Public Consultation and Future of Data Protection
The Ministry of Electronics and Information Technology (MeitY) has announced that it is seeking public feedback on the draft rules until February 18, 2025. The government has also assured that any submissions made during the consultation process will remain confidential. This public consultation is an important part of the process, ensuring that the rules are fine-tuned and take into account the concerns of various stakeholders, including civil society, tech companies, and privacy advocates.
The DPDP Act represents a significant milestone in India's data protection journey. It has been years in the making, with multiple drafts and revisions, and is finally expected to bring the country in line with global standards for data privacy. The Act’s introduction follows a landmark ruling by India’s Supreme Court in 2017, which affirmed the right to privacy as a fundamental right under the Constitution of India. This legal foundation has paved the way for stronger protections for citizens’ personal data in the digital age.

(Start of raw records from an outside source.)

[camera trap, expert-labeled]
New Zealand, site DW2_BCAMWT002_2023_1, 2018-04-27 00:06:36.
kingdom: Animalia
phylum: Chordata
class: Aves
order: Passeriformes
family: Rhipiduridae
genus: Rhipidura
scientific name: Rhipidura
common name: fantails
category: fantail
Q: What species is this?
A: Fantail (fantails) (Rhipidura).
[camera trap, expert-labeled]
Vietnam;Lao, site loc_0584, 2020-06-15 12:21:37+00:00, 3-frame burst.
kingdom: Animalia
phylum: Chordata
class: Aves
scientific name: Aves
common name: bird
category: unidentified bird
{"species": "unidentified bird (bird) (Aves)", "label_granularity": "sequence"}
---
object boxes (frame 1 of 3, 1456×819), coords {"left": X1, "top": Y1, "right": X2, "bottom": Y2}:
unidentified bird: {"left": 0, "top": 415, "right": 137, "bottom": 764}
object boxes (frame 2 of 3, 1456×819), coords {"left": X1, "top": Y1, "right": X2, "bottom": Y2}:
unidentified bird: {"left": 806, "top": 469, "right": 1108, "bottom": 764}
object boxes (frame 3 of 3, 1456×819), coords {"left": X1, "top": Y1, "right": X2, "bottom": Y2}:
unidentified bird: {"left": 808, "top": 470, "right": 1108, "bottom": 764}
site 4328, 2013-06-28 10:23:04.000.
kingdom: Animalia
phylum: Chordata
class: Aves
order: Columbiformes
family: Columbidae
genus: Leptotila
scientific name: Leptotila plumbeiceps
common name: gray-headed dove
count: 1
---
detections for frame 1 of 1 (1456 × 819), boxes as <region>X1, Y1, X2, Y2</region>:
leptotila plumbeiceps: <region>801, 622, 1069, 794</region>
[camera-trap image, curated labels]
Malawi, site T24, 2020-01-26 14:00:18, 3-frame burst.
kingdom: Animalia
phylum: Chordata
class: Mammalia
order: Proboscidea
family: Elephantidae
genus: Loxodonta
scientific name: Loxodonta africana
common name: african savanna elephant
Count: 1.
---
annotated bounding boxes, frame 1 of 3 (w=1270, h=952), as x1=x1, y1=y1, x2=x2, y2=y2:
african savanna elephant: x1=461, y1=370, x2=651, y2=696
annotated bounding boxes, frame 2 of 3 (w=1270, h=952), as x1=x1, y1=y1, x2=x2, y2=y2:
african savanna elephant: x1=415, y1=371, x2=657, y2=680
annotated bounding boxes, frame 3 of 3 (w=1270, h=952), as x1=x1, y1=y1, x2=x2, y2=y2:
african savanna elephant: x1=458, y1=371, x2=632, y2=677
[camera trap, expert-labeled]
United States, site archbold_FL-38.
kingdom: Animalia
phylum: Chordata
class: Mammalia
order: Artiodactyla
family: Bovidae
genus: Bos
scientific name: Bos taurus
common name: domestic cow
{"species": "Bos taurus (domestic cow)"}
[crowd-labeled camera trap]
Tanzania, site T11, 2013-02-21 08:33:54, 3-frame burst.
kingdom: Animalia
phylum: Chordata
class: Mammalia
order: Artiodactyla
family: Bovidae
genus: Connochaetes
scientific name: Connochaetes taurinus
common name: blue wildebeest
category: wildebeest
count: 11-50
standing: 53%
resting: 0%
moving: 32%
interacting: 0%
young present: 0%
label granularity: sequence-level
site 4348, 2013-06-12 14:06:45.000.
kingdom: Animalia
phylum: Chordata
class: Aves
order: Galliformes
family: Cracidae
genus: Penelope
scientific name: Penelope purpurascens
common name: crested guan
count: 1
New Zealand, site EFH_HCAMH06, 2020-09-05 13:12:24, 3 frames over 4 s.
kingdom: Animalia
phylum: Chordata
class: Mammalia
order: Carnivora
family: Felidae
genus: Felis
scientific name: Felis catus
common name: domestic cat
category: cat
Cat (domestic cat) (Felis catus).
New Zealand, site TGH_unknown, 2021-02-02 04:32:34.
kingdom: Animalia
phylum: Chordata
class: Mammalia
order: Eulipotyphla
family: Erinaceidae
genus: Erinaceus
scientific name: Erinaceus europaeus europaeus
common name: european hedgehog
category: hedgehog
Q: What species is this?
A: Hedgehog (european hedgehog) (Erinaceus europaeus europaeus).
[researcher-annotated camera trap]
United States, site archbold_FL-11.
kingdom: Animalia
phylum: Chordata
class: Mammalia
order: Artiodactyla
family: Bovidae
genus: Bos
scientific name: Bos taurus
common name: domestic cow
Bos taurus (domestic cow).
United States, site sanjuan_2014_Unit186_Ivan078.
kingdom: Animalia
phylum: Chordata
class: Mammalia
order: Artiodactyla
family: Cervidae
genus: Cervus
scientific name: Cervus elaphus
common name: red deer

A New Chapter for Data Privacy in India
India’s draft rules on digital data protection represent a major step forward in securing personal data and strengthening the rights of citizens in the digital age. These regulations will hold organizations accountable for how they process and safeguard personal data, ensuring that privacy and security are prioritized in the digital ecosystem.
As the public consultation process moves forward, the rules are expected to evolve, with feedback from various sectors influencing the final version. With robust data protection laws now in place, India is poised to become a global leader in digital privacy and security, setting a new standard for how personal data is managed in the 21st century.